Can you write out the passage of the Nautica watch thread below, word for word, from "Zoom / Alternate" up to and including "collection as well."?

◆ Text under study ◆
++++++++++

# are NAUTICA watches good?



## ombladon

hi i intend to buy my first NAUTICA watch and i want to ask you guys if these watches are good and last a long period of time?

this is he model i want to buy
Nautica Yachtimer A42550 | FIRST CLASS WATCHES


----------



## BlueWings077

ombladon said:


> hi i intend to buy my first NAUTICA watch and i want to ask you guys if these watches are good and last a long period of time?
> 
> this is he model i want to buy
> Nautica Yachtimer A42550 | FIRST CLASS WATCHES


I was kinda wondering about Nautica myself as a couple of their models caught my eye. They seem to have good heft, solid feel, good weight....and for a price range, say, between $75 to $125, you can pick-up a good daily beater.

I'm hoping that other folks can weigh-in on this as they are comparable to Fossil, Diesel, Kenneth Cole, DKNY, etc in terms of price-points and they seem to cater to the same demographics.










*Nautica Men's N16593G BFD 101 Chronograph...*​


----------



## mech-mvmnt

i have this for just about a week and the build quality and feel is amazing. it has a domed crystal.
it looks like a watch that would cost several $$$ more.
comparing this to the new Fossil Decker chrono in terms of build quality and prescence, my vote goes to Nautica all the way.


----------



## BlueWings077

mech-mvmnt said:


> i have this for just about a week and the build quality and feel is amazing. it has a domed crystal.
> it looks like a watch that would cost several $$$ more.
> comparing this to the new Fossil Decker chrono in terms of build quality and prescence, my vote goes to Nautica all the way.
> 
> View attachment 425252


*Congratulations ! Nice pick-up on that BFD-101........wear it in good health.*
*Just curious where you purchased it (Net, AD, eBay, Dept Store,?? etc.).....in the price range I mentioned above and after surveying and comparing it to other watches like the Fossil Decker chrono, I still, somehow, go back to Nautica just for the same reasons you bought your watch.....good quality:to price ratio.....maybe, before the year is over, I'll have one on my wrist.*

*Maybe this???*


 Zoom / Alternate Views 
*Black NST Chronograph*


----------



## Aleric

Hi. I recently purchased two Nautica watches, and I am now a fan. Since I've only had them a few months, I can't speak to their durability yet, but they do come with limited five year warranties. They seem to be well built. I don't have the Yachtimer model that you are interested in, but it is a nice looking watch. I like it.

My impression is that Nauticas compare quite favorably with other fashion watches at their price point. I even have my eyes on a couple of other Nauticas to add to my collection as well.

++++++++++

◆ Given information ◆
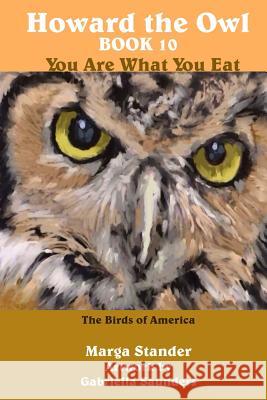 Howard the Owl Book 10: You Are What You Eat Marga Stander Gabriella Saunders 9781494980597 Createspace - książka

++++++++++

◆ Expected output ◆
Zoom / Alternate Views 
*Black NST Chronograph*


----------



## Aleric

Hi. I recently purchased two Nautica watches, and I am now a fan. Since I've only had them a few months, I can't speak to their durability yet, but they do come with limited five year warranties. They seem to be well built. I don't have the Yachtimer model that you are interested in, but it is a nice looking watch. I like it.

My impression is that Nauticas compare quite favorably with other fashion watches at their price point. I even have my eyes on a couple of other Nauticas to add to my collection as well.